On the cab ride into the city, I was pleasantly surprised to find that BOTH of my biggest celebrity crushes, Brian Williams and Jimmy Fallon, currently star in Taxi TV segments.

Sunday was for getting settled, meeting my roommates and timing the walk from my building to the Time-Life Building, where Sports Illustrated’s offices are housed. It takes roughly twenty minutes, not counting my ritual Starbucks stop.

Entrance to the Sports Illustrated office.

My internship began on Monday. I was led to my cubicle on the 33rd floor. On my desk when I arrived: MLB’s 2011 Media Guide (so, yeah, all you MLB beat reporters and PR people – I’m going to start following you on Twitter), a copy of the most recent SI (the Jim Tressel cover at the time), a new notebook, plenty of office supplies and several papers and packets detailing everything I’d need to know as a communications intern at Sports Illustrated. Awesome.

There are six full-time employees on the communications staff, and three interns including me.

My cube. This was taken before I added some pictures and Duck décor.

On Tuesday, I had the thrill of actually sending a tweet from the official Sports Illustrated Twitter account. (Side note – again, sorry for all of the parentheses – SI’s Twitter handle was recently changed from @SI_24Seven to @SInow.) It might not sound like a big deal, but having the chance to combine my passions for social media and sports was very exciting. Now, I’m crafting a few tweets each day to send out based on SI.com content and photos from SI’s Google Chrome app, Sports Illustrated Snapshot.

Speaking of snapshots: this is just a phone picture, but I took it from the room where our Time Inc. intern orientation was held on Monday. There's something very New York-ish about working across from Radio City Music Hall.

Every morning, I attend an SI.com editorial meeting. Most of the editors for SI.com’s departments – everything from MLB to boxing/MMA – meet for a quick rundown of what will appear on the site that day.

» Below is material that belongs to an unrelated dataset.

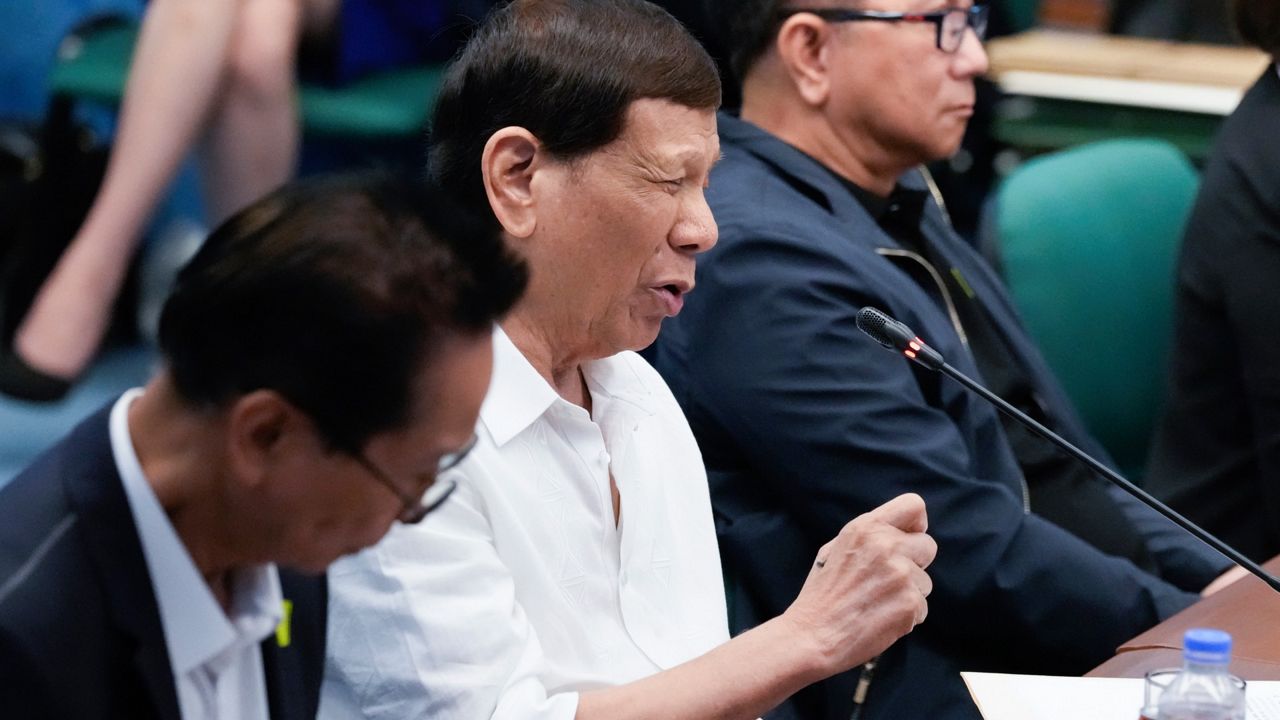 Former Philippine President Rodrigo Duterte gestures during a Senate investigation on the war on the drugs during his administration at the Philippine Senate, Monday, Oct. 28, 2024, in Manila, Philippines. (AP Photo/Aaron Favila)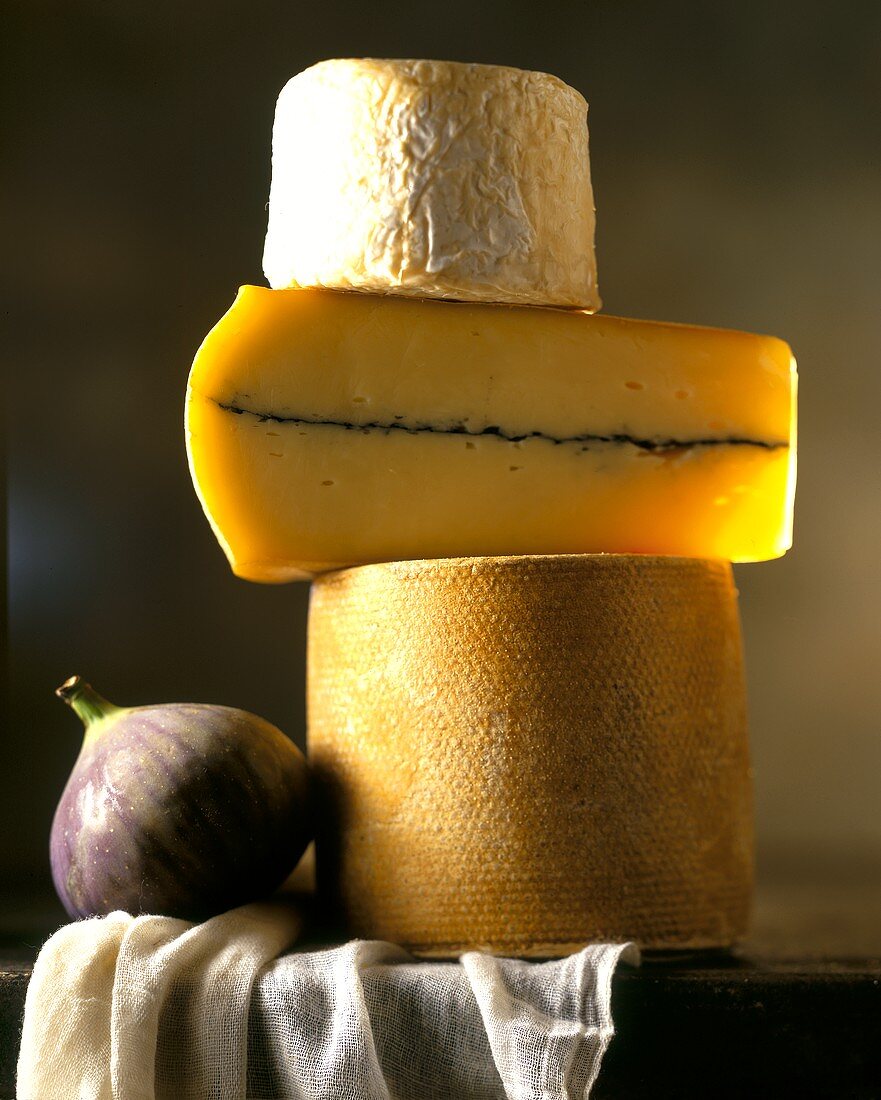 Tower of cheese (three hard cheeses) and a fig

It’s my job to listen for particular stories or features that would appeal to SI’s Twitter followers, and think of ways to uniquely position the content. We don’t want to just post story after story, but provide a new perspective and ask followers what they think. (And on a major nerd note, one of the hosts of a college football podcast I listen to is at those editorial meetings.)

From a PR standpoint, it’s not only fun to tweet, but also fascinating to see how each tweet is intentionally designed to spark some sort of conversation or plug a certain article on the site.

Other than tweeting, I’ve been spending a lot of time with a program called Critical Mention, which tracks mentions of Sports Illustrated on TV shows. I also track some statistics related to SI’s Twitter engagement and today, I put together an Excel spreadsheet filled with info about various golf blogs.

I’m only four days in, but each day has been busy, fulfilling and fun. Next on my agenda: get out and explore more of New York this weekend.

Since I’m feeling rather deprived of anything but sports news, what’s up in your world?